The fighters believed to be backed by neighboring Rwanda already have seized the provincial capital of Goma this week and later took the nearby town of Sake on Wednesday.

The violence has forced more than 100,000 people to flee, more than half of whom are children, according to the U.N. children’s agency.

While they have vowed to overthrow President Joseph Kabila’s government, they remain some 1,000 miles (1,600 kilometers) from the capital of Kinshasa in a country of dense jungle with few paved roads.

Meanwhile, hundreds of Congolese soldiers who had retreated from Goma days earlier were holed up in Minova, a lakeside city on the road to Bukavu.

"We are waiting for orders, but they haven’t come yet. We’re hungry and have spent five days sleeping in the bush under the rain," said a Congolese army major who spoke on condition of anonymity because of the sensitivity of the matter.

The rebels are believed to be backed by Rwanda, and to a smaller extent by Uganda, which are accused of equipping them with sophisticated arms, including night vision goggles and 120 mm mortars.

A report released Wednesday by the U.N. Group of Experts said both Rwanda and Uganda have "cooperated to support the creation and expansion of the political branch of M23 and have consistently advocated on behalf of the rebels."

+++

> _Aim of the exercise_:
Please quote the Congo rebel article word for word, starting with "While they have" and going on through "of the matter.".

> _Extracted material_:

+++

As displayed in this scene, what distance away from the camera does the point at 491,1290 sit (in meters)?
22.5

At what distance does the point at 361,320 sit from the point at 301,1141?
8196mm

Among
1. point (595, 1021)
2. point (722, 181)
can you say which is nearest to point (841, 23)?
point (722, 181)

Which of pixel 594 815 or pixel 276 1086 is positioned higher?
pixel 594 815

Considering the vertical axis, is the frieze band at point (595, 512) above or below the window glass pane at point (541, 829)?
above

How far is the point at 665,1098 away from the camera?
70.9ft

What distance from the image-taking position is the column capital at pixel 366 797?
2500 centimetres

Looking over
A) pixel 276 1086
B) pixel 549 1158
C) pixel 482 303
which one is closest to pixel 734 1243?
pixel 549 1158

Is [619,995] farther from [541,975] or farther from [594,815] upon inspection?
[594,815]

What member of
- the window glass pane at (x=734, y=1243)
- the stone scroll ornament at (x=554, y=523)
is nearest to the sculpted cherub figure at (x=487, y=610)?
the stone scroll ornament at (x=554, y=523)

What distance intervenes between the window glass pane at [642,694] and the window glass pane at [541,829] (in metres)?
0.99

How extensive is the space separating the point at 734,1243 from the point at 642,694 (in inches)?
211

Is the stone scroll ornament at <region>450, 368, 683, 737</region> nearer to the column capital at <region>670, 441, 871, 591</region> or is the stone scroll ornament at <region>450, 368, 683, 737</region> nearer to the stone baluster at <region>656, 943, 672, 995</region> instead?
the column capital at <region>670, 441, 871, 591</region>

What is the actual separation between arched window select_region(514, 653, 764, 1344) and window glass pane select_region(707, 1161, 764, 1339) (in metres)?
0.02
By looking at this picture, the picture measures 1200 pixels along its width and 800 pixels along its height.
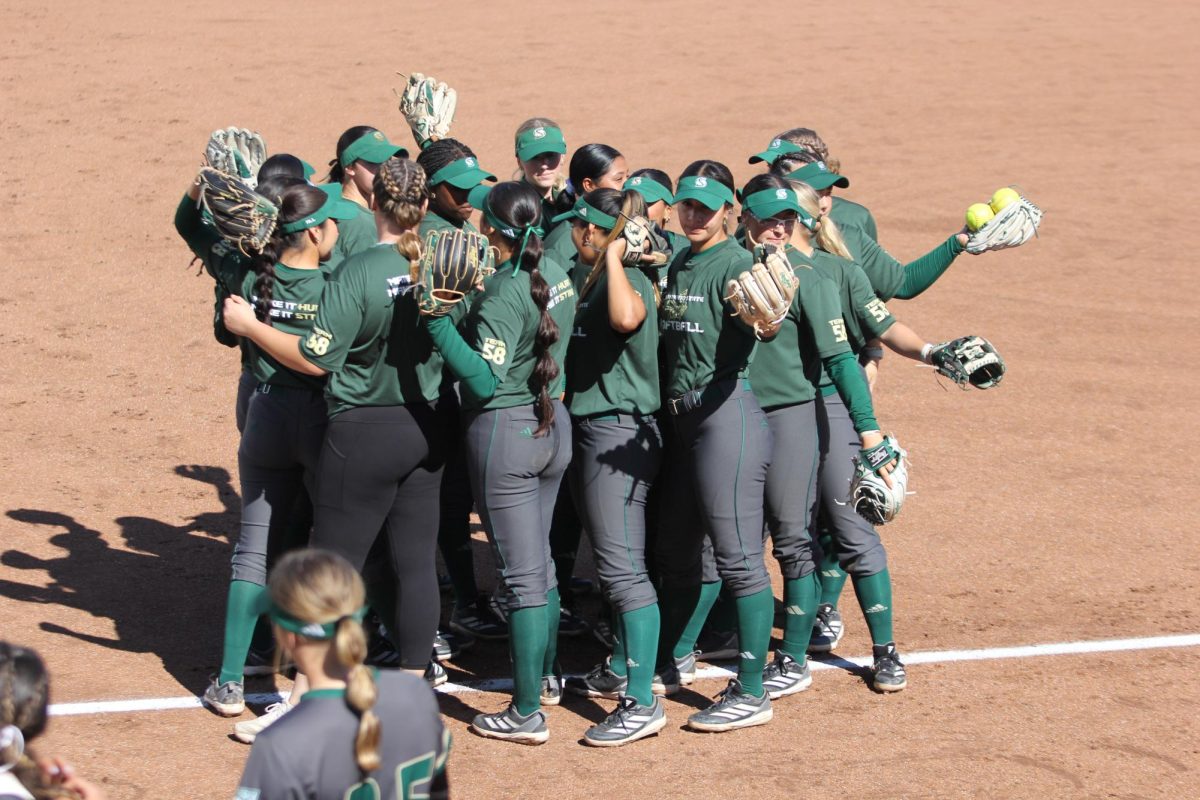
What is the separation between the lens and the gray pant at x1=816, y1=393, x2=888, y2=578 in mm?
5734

+++

> _Expected output_:
While they have vowed to overthrow President Joseph Kabila’s government, they remain some 1,000 miles (1,600 kilometers) from the capital of Kinshasa in a country of dense jungle with few paved roads.

Meanwhile, hundreds of Congolese soldiers who had retreated from Goma days earlier were holed up in Minova, a lakeside city on the road to Bukavu.

"We are waiting for orders, but they haven’t come yet. We’re hungry and have spent five days sleeping in the bush under the rain," said a Congolese army major who spoke on condition of anonymity because of the sensitivity of the matter.